Kejagung mengungkapkan sejumlah pendaftar yang sebelumnya telah lolos verifikasi diduga dibatalkan secara sepihak, lalu digantikan dengan pihak lain yang telah diatur sebelumnya.

Tak hanya itu, AYS juga disebut memfasilitasi pendaftaran SPPG baru meski portal pendaftaran telah ditutup.

"Saudara AYS diduga mengatur titik-titik dapur dan memberikan sejumlah uang kepada tersangka SS (Sony Sonjaya)," kata Syarief.

Atas perbuatannya, AYS dijerat dengan Pasal 12 huruf a dan huruf b Undang-Undang Tindak Pidana Korupsi serta Pasal 605 ayat (2) dan Pasal 606 KUHP.

Ditahan 20 Hari

Setelah ditetapkan sebagai tersangka, AYS langsung ditahan selama 20 hari ke depan di Rumah Tahanan Salemba Cabang Kejaksaan Negeri Jakarta Selatan.

Kejagung juga memastikan penyidikan masih terus berkembang dan tidak menutup kemungkinan adanya tersangka baru.

"Kami masih melakukan pendalaman. Siapa pun yang terbukti terlibat dan didukung alat bukti yang cukup akan diproses sesuai hukum yang berlaku," tegas Syarief.

Total Empat Tersangka

Dengan penetapan AYS, jumlah tersangka dalam kasus dugaan korupsi tata kelola Program MBG kini bertambah menjadi empat orang.

Sebelumnya, Kejagung lebih dulu menetapkan tiga mantan petinggi BGN sebagai tersangka, yakni:

Dadan Hindayana (mantan Kepala BGN)

Sony Sonjaya (mantan Wakil Kepala BGN)

Lodewyk Pusung (mantan Wakil Kepala BGN)

Ketiganya ditetapkan sebagai tersangka pada Rabu (3/6/2026) setelah penyidik menemukan bukti yang cukup terkait dugaan penyimpangan dalam pelaksanaan Program Makan Bergizi Gratis.
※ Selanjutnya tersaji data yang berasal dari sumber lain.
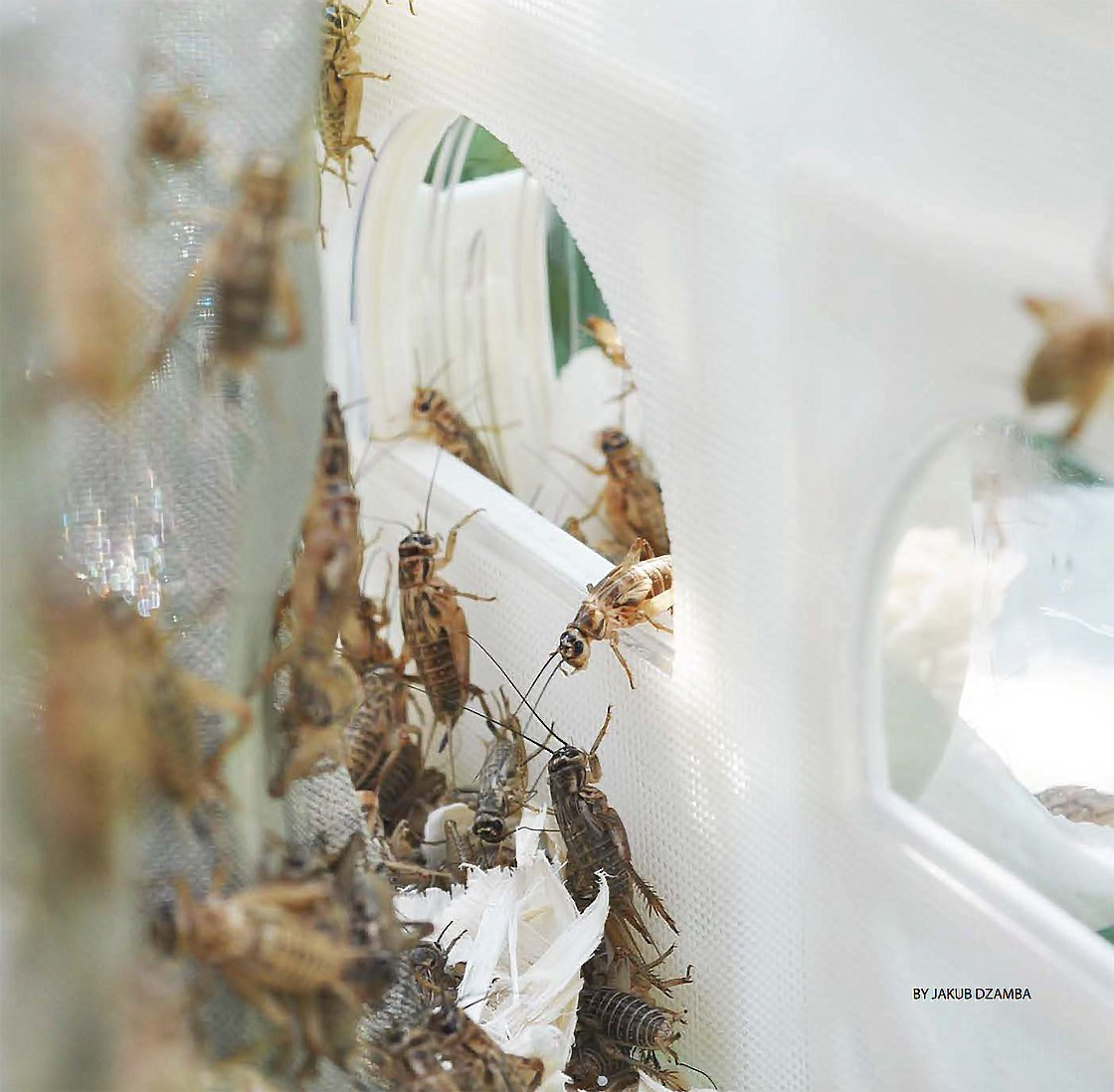 #BUGSfeed is marking World Edible Insect Day #WEID by looking at an insect city utopia: @kub_ohh's cricket reactors https://t.co/7jelIDJIQY https://t.co/ntHKNCrGzU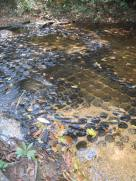 1000 lingas carved on the rock floor of the stream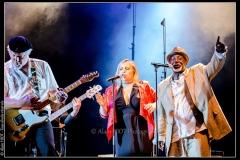 hommage-a-la-route-du-blues-cahors-blues-festival_14792859415_o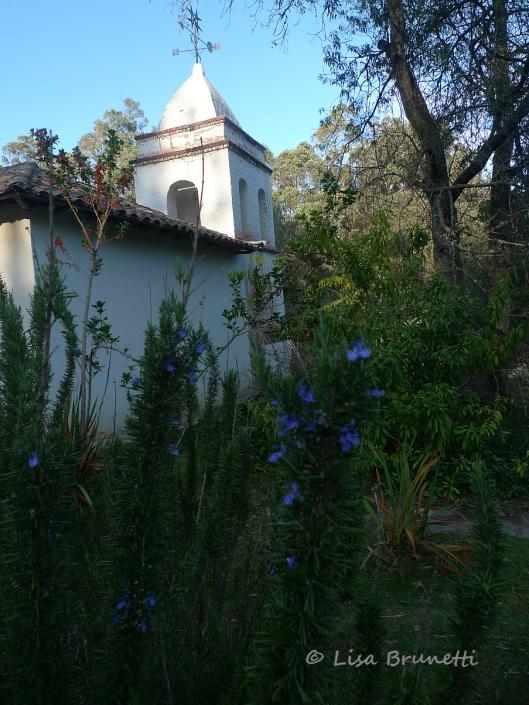P1570595 hacienda guachala iglesia y flowers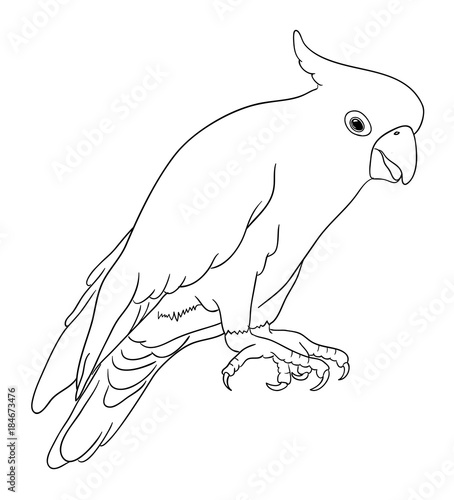 Cockatoo bird line art 05  Good use for symbol, logo, web
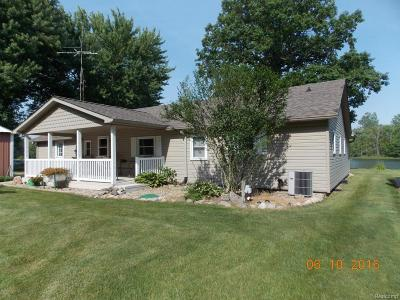 Branch County Single Family Home For Sale: 873 Dragon Shores Dr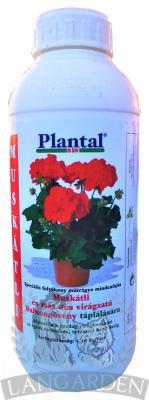 plantalmusk1l1.jpg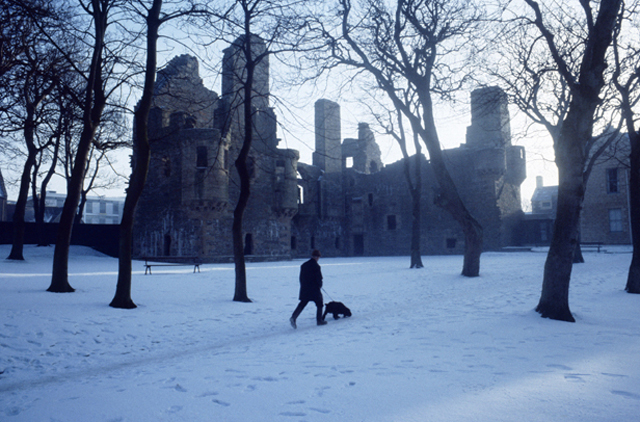 A snow covered ground fills almost all the bottom half of the frame, black tree trunks  and the black legs of a walker and his dog break in to the whiteness. Behind the trees stands the Earls Palace, a roofless but proud ruin.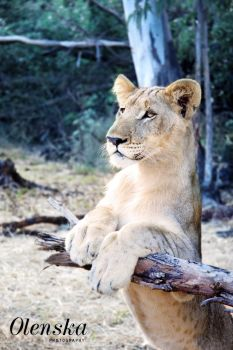 Lionceau, teenager lion by L-Olenska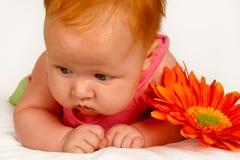 πορτοκάλι μωρών Στοκ Φωτογραφίες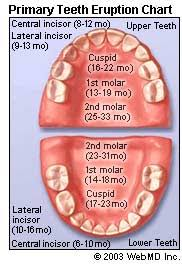 Teething Chart Babies Baby Teeth When They Come In When They Fall Out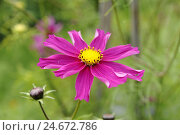 Купить «Jewellery baskets, Cosmos bipinnatus, blossom, pink, medium close-up,», фото № 24672786, снято 18 августа 2018 г. (c) mauritius images / Фотобанк Лори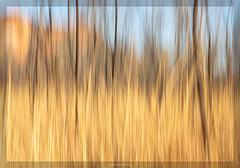 Kimberley Dreaming (Kevin Rheese) Tags: hiddenvalley dream westernaustralia mirima text border spiritual nationalpark abstract grassland impression kununurra series icm kimberley australia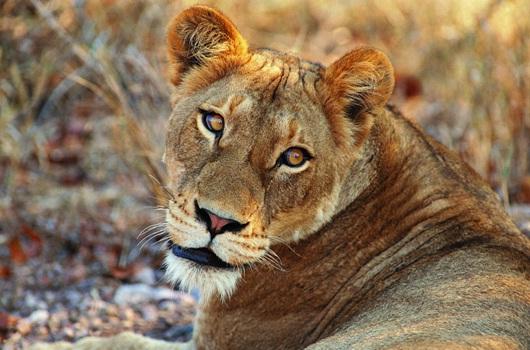Ranthambore_National_Park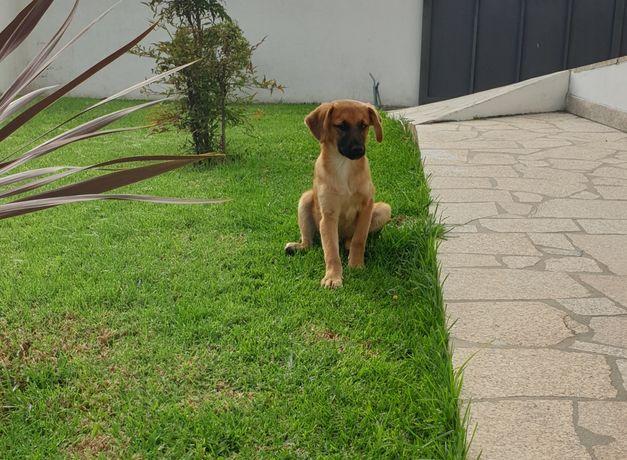 Cãozinho para Adoção Porte Pequeno/Médio
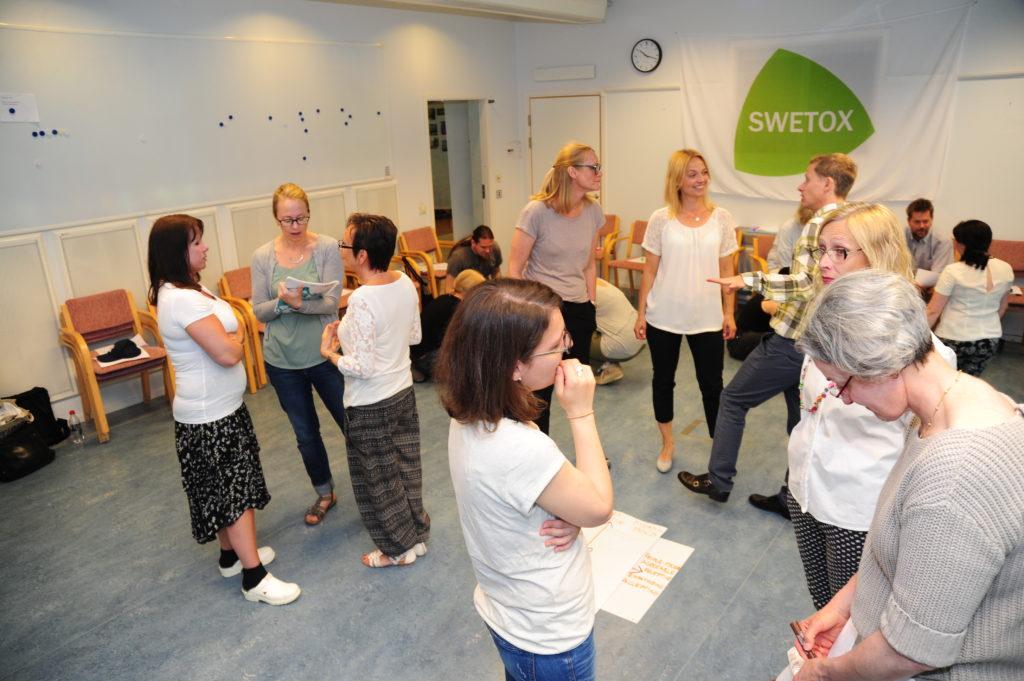 Swetox – forskare med gott samarbete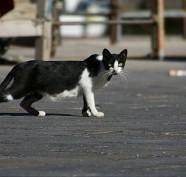 gatto-sulla-strada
Mereka diduga terlibat dalam praktik jual beli titik SPPG, intervensi penunjukan mitra, hingga penyalahgunaan kewenangan dalam pengelolaan program nasional tersebut.

Saat ditahan, ketiganya terlihat mengenakan rompi tahanan berwarna merah muda dan langsung dibawa ke kendaraan tahanan tanpa memberikan keterangan kepada awak media.

Penyidik menduga praktik yang dilakukan para tersangka telah merugikan keuangan negara dan mencederai tujuan utama Program MBG yang diperuntukkan bagi pemenuhan gizi masyarakat.